What’s amazing is that The Beatles only recorded for six years (1963-69) but made eleven albums of nearly all original material (the greatest hits albums appeared after their break-up). They hold the record for the most #1 songs in America (beat that Taylor Swift!). Most of their music still holds up today.

How can we innovate like The Beatles?

  1. Master the basics. The Beatles apprenticed in clubs as a “covers” band copying and playing the music of others. They learned how to craft a perfect three-minute song by studying songwriters like Chuck Berry, Carol King, or Buddy Holley. Mastering the basics meant working hard. Before the success of the Ed Sullivan show, their apprenticeship in clubs totaled ten thousand hours (according to Malcolm Gladwell’s book Outliers). It’s been said that their repertoire of stage songs at any given show was over two-hundred.  . . and this was before 1964!

Who are the “masters” you’re learning from? Who is your model for excellence?

  1. Work as a team. Lennon and McCartney drove the band’s sound, but it was shaped by the group and an unseen production team such as their record producer George Martin. Martin pushed them to excellence, forcing them to practice singing harmony for hours to perfect their vocal sound. Along with Martin were the engineers that pushed the boundaries of that era’s primitive technology. Innovation happens when we collaborate.

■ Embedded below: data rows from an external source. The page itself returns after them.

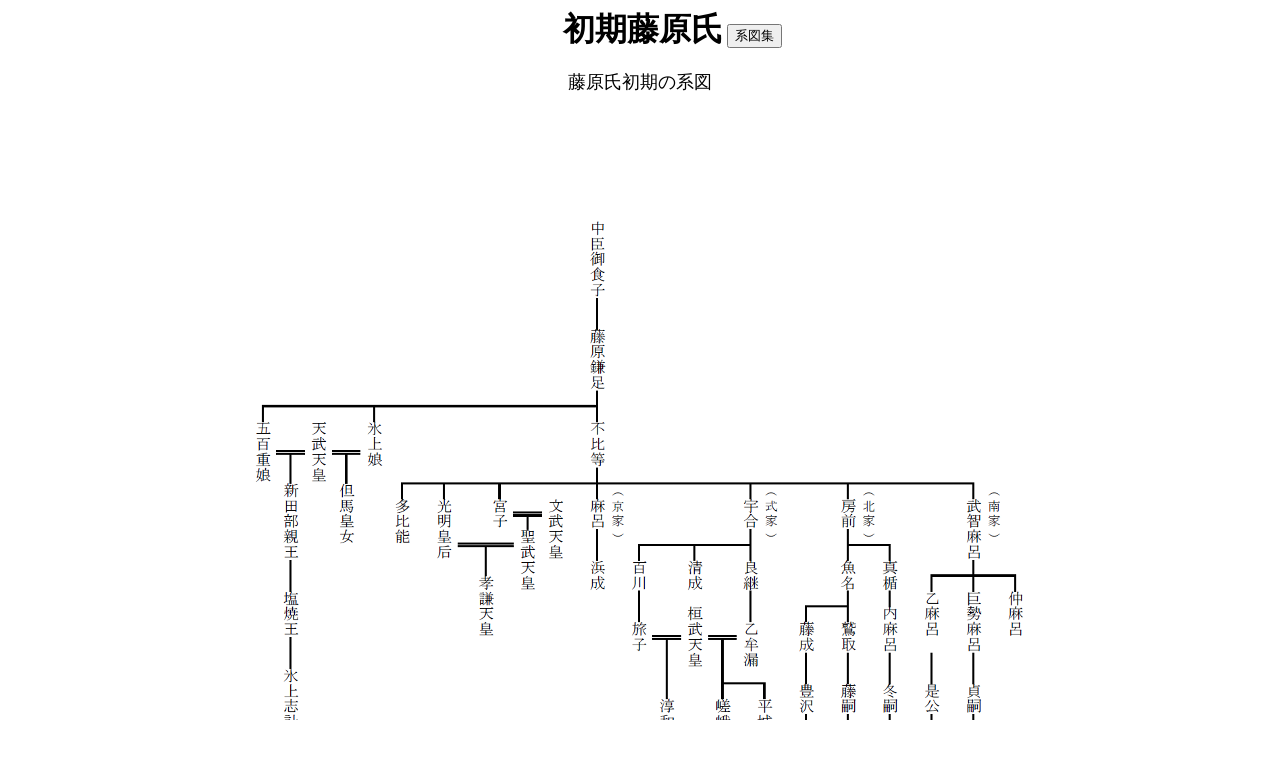

--- FILE ---
content_type: text/html
request_url: https://office-morioka.com/myoji/genealogy/genpei/fujiwara_shoki.html
body_size: 1864
content:
<!DOCTYPE html>
<html lang="ja">

<head>

<meta charset = "UTF-8">
<meta name="Description" content="藤原不比等を中心とした藤原一族初期の系図"/>

<Title>初期藤原氏系図</Title>


<script>
  (function(i,s,o,g,r,a,m){i['GoogleAnalyticsObject']=r;i[r]=i[r]||function(){
  (i[r].q=i[r].q||[]).push(arguments)},i[r].l=1*new Date();a=s.createElement(o),
  m=s.getElementsByTagName(o)[0];a.async=1;a.src=g;m.parentNode.insertBefore(a,m)
  })(window,document,'script','https://www.google-analytics.com/analytics.js','ga');

  ga('create', 'UA-45573657-2', 'auto');
  ga('send', 'pageview');

</script>
</head>

<body vlink="blue">
<center>

<font size="6" face="HG丸ｺﾞｼｯｸM-PRO"><b>　　初期藤原氏</b></font>
<a href="http://office-morioka.com/myoji/genealogy/keizu.html"><button>系図集</button></a><br>
<br>
<font size="4" face="HG丸ｺﾞｼｯｸM-PRO">藤原氏初期の系図<br></font><br>

<script async src="//pagead2.googlesyndication.com/pagead/js/adsbygoogle.js"></script>
<!-- 系図_ビッグバナー -->
<ins class="adsbygoogle"
     style="display:inline-block;width:728px;height:90px"
     data-ad-client="ca-pub-4416253903272358"
     data-ad-slot="4755244925"></ins>
<script>
(adsbygoogle = window.adsbygoogle || []).push({});
</script>
<br>

<img src="fujiwara_shoki.png"><br>
<br>
<br>
<font size="4">藤原北家全体の系図は <a href="http://office-morioka.com/myoji/genealogy/genpei/fujiwara_hokke_overview.html"><b>こちら</b></a></font>
<br>

<script async src="//pagead2.googlesyndication.com/pagead/js/adsbygoogle.js"></script>
<!-- 系図_レスポンシブ -->
<ins class="adsbygoogle"
     style="display:block"
     data-ad-client="ca-pub-4416253903272358"
     data-ad-slot="9681319256"
     data-ad-format="auto"
     data-full-width-responsive="true"></ins>
<script>
(adsbygoogle = window.adsbygoogle || []).push({});
</script>

<br>
<br>

<br>

</center>
</body>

Who are you collaborating with? Who is a partner in ministry innovation?

  1. Encourage challenge and competition. It’s a myth that Lennon and McCartney co-wrote every song. In their early albums, they composed together but over time they wrote separately. There was a fierce competition as to who would have the “A” side of a single, the side that would be played on the radio. When Lennon recorded the revolutionary Strawberry Fields McCartney returned with the poetic Penny Lane. Good innovation happens when there’s a friendly spirit of challenge that pushes one another for greater excellence.

Who challenges you for greater excellence? 

  1. Look, listen, and borrow. Innovators borrow from others to make something new. We always stand on the shoulders of giants. Paul McCartney borrowed from Jamaican reggae musicians. George Harrison incorporated Eastern instruments and rhythms into his songs. John Lennon created songs from newspaper headlines and a circus poster. Innovators look, listen, and borrow from others, giving new twists and contexts, making them their own.

Who are you learning and borrowing from? How are you making this your own?

Let’s move beyond the music and the haircuts to learn to innovate like the Beatles. Have some fun and buy or download 21 (the 21 songs that were #1 records). Fill up your Apple music account or Spotify with a selection of their songs.

It’s time to loosen our imaginations and free them from the status quo. Let’s take our inspiration from the author Francis Schaeffer: “The Christian is the one whose imagination should fly beyond the stars.”

Remember, “He loves you! Yeah! Yeah! Yeah!”

A Beatles Quiz

  1. What was the name of the Liverpool club that propelled them to stardom?
  2. What was the name of their first number one record in America?
  3. What two songs did they record in German?
  4. What was the name of their first movie?
  5. What song started with the words “scrambled eggs?”
  6. Who was the walrus?
  7. What did they pioneer in the song “I Feel Fine?”
  8. What album did Rolling Stone magazine label as the best rock album of all time?
  9. Only two artists outside the band every played on a Beatles’ record. Who was the guitarist on “While my Guitar Gently Weeps?”
  10. What song was heard in twenty-six countries on a live global television broadcast in 1967?
Show Answers
  1. The Cavern
  2. I Want to Hold Your Hand
  3. She Loves You and I Want to Hold Your Hand
  4. A Hard Day’s Night
  5. Yesterday
  6. “The walrus was Paul” from Lennon’s I Am The Walrus
  7. First recorded guitar feedback.
  8. Sgt. Pepper’s Lonely Hearts Club Band
  9. Eric Clapton
  10. All You Need is Love

4 Comments

  1. Rich lessons to apply, Bill. Thank you. I have a friend who still plays Beatle music and has a Fab4 license plate who I’ll be sharing this with.